ハンドルに両手を載せてうつむいたあと、思い切ったように顔を上げて瞳子に尋ねた。
「もし嫌な気持ちを思い出させたらごめん。テーマパークで何があった?」
え…、と瞳子は言葉を失う。
「もしかして、夕べ君に話しかけていたあの男がまた何か?」
「ど、どうして」
「あいつが足早に去って行くのを見かけたんだ。来た方角を見ると、君がしゃがみ込んでいるのが見えた」
瞳子は黙って視線を落とした。
だが、真剣な大河の様子は変わらない。
じっと瞳子の言葉を待っている。
少し考えてから瞳子は頷いた。
「はい、そうです。あの男性にまた声をかけられました」
やっぱりか…と、大河は苦しそうに息を吐いた。
「ごめん、気づかなくて。

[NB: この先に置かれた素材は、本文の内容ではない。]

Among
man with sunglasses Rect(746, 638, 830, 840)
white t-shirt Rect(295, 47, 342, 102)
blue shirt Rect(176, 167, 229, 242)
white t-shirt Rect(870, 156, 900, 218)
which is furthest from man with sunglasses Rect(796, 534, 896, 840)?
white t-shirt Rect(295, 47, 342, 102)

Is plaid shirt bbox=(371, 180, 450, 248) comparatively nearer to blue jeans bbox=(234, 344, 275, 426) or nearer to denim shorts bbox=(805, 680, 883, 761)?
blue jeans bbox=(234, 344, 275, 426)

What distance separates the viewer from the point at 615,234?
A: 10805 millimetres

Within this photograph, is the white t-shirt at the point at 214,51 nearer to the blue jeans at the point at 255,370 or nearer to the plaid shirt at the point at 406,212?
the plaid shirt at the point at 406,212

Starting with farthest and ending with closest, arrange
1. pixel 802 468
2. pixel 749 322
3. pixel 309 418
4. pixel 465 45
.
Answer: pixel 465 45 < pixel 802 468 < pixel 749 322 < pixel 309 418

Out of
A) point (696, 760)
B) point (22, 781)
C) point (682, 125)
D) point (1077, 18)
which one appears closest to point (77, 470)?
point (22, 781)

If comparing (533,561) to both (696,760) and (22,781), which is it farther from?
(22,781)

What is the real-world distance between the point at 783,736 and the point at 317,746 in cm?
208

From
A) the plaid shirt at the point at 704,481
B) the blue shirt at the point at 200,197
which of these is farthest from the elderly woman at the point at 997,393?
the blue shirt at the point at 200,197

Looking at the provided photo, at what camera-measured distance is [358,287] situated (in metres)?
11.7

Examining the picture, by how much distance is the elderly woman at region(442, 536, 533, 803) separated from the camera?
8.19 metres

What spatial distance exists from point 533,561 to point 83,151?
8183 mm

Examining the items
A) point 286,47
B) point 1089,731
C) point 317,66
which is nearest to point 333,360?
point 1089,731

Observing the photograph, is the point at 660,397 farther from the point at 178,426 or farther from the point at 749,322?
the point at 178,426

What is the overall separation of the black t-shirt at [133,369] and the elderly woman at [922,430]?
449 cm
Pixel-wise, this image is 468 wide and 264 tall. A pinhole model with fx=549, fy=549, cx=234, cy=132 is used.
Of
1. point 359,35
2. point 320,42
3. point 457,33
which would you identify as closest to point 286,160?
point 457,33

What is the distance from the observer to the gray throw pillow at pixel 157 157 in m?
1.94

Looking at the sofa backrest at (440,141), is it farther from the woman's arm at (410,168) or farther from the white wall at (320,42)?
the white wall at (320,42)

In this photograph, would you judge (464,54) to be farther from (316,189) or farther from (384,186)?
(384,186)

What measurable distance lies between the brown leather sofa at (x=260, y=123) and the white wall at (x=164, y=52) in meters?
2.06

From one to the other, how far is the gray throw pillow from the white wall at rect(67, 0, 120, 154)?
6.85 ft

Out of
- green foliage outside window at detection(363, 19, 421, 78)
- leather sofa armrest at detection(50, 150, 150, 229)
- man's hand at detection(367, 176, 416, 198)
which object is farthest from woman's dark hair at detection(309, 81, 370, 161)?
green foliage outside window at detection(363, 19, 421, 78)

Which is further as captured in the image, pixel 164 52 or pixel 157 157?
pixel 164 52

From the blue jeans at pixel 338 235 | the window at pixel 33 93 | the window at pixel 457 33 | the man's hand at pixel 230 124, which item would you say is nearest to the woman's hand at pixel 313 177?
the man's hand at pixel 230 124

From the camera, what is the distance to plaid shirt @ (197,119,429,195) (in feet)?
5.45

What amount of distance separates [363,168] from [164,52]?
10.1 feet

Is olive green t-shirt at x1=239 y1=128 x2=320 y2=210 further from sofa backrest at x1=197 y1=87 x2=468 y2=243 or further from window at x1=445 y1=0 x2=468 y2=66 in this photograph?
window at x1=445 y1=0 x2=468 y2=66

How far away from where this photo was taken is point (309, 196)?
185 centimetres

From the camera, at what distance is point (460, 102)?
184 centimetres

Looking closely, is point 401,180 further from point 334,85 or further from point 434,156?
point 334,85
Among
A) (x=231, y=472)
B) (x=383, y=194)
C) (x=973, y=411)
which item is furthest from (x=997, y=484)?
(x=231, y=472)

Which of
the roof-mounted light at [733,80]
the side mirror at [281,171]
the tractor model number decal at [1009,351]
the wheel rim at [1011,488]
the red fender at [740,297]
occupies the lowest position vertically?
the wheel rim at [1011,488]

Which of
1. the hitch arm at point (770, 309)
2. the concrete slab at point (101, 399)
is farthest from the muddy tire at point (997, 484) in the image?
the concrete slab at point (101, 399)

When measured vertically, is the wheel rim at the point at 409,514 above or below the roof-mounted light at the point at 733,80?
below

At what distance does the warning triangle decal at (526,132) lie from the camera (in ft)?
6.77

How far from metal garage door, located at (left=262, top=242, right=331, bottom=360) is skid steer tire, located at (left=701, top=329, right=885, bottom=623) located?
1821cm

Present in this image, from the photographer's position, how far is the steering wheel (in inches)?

守ってやれなくてごめん」
「いえ!大河さんが謝ることなんて、何も」
「いや、俺達の仕事に関わらなければ、嫌な思いをせずに済んだんだ。本当に申し訳ない」
頭を下げる大河に、瞳子は小さく首を振ってから口を開いた。
「大河さん。私の人生はこの先もずっとこうなんです」
「…え?」
思わぬ言葉に、大河は顔を上げる。
「私は誰かを好きになっても、恋愛することは出来ません。結婚も、子どもを持つことも、一生私には無理なんです」
「ど、どうしてそんな?」
「どんなに好きな相手でも、過去の恐怖が蘇ってしまうからです。私には、普通の女の子のような幸せは望めません」
「そんな!決めつけなくてもいいんじゃないか?」
いいえ、と瞳子は視線を落とす。
「私は誰ともおつき合いしません。それが唯一、相手を傷つけないで済む方法なんです。そして、私自身も傷つかずに済む。だから私はこの先も一生、恋愛は出来ないんです」
そう言うと瞳子は寂しそうに笑う。
儚げなその微笑みに胸が苦しくなり、大河は思わず手を伸ばして瞳子を抱きしめそうになる。
だがギュッと己の拳を強く握って堪えた。
「大河さん、色々とありがとうございました。お仕事、これからも身体に気をつけてがんばってくださいね」
瞳子はにっこり笑うとドアを開けて車を降りる。
大河は何も言えず、何も出来ずに瞳子の後ろ姿を見送っていた。